▸ **Goal of the exercise**
Leave the pictures out. Transcribe exactly every line from the start of the records through the one containing "Hin-und hergerissen hellblaue".

(Short descriptive text snippets)
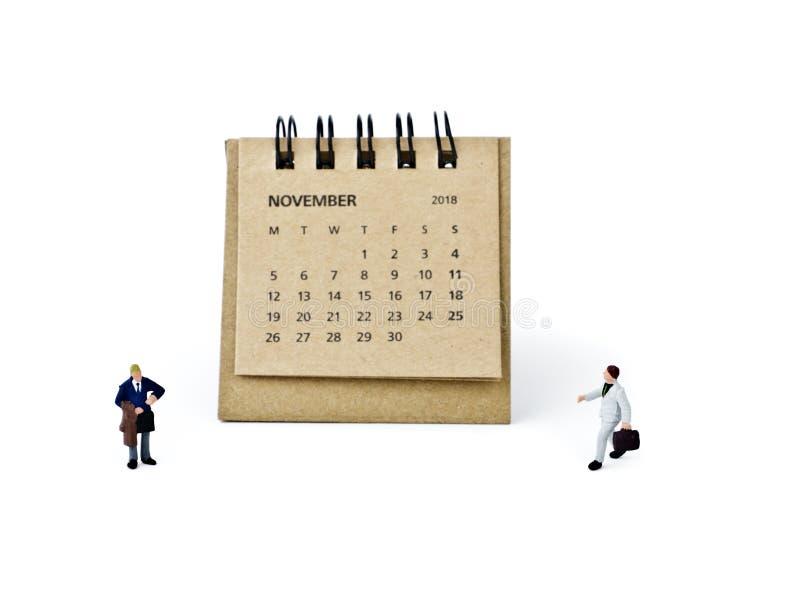 noviembre Haga calendarios la hoja y a los hombres de negocios plásticos miniatura en wh fotografía de archivo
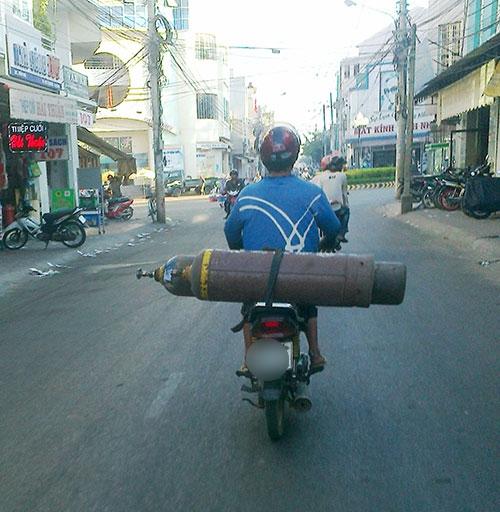 Những hiểm nguy rình rập trẻ nhỏ trên đường phố Việt Nam - Ảnh 14.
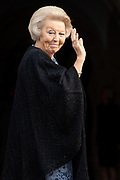 Koning Willem-Alexander reikt in het Koninklijk Paleis de Erasmusprijs uit aan de Amerikaanse componist en dirigent John Adams.<br /> <br /> King Willem-Alexander presents the Erasmus Prize to the American composer and conductor John Adams in the Royal Palace.<br /> <br /> Op de foto / On the photo:  Prinses Beatrix / Princess Beatrix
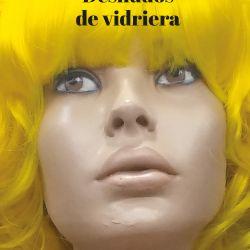 sietecase-desnudos-de-vidriera-reservoir-books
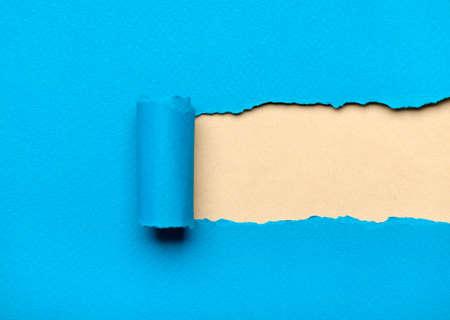 Hin-und hergerissen hellblaue Papier mit milchigen copyspace für Ihre Nachricht. Papierrolle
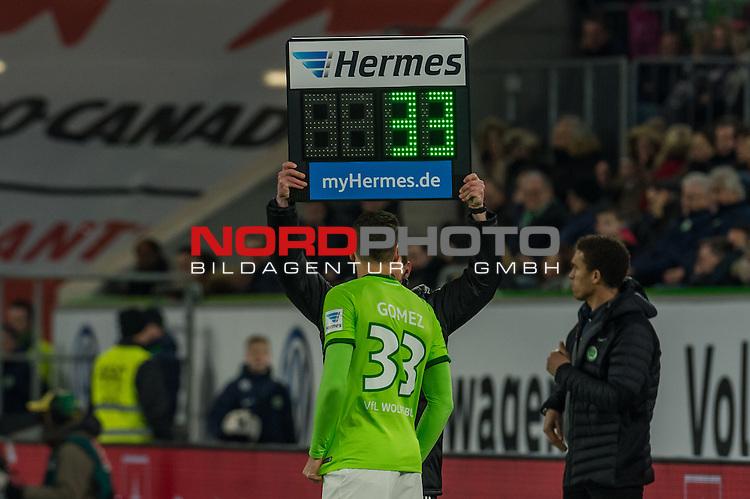 24.02.2017, Volkswagen Arena, Wolfsburg, GER, 1.FBL, VfL Wolfsburg vs SV Werder Bremen<br /> <br /> im Bild<br /> Spielerwechsel Wolfsburg, Einwechslung Mario Gomez (VFL Wolfsburg #33), <br /> <br /> Foto &copy; nordphoto / Ewert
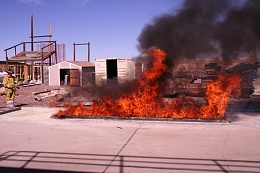 Click image for larger version  Name:Fire extinguisher.jpg Views:103 Size:155.1 KB ID:52894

▸ **Solution for this exercise**
 noviembre Haga calendarios la hoja y a los hombres de negocios plásticos miniatura en wh fotografía de archivo
 Những hiểm nguy rình rập trẻ nhỏ trên đường phố Việt Nam - Ảnh 14.
 Koning Willem-Alexander reikt in het Koninklijk Paleis de Erasmusprijs uit aan de Amerikaanse componist en dirigent John Adams.<br /> <br /> King Willem-Alexander presents the Erasmus Prize to the American composer and conductor John Adams in the Royal Palace.<br /> <br /> Op de foto / On the photo:  Prinses Beatrix / Princess Beatrix
 sietecase-desnudos-de-vidriera-reservoir-books
 Hin-und hergerissen hellblaue Papier mit milchigen copyspace für Ihre Nachricht. Papierrolle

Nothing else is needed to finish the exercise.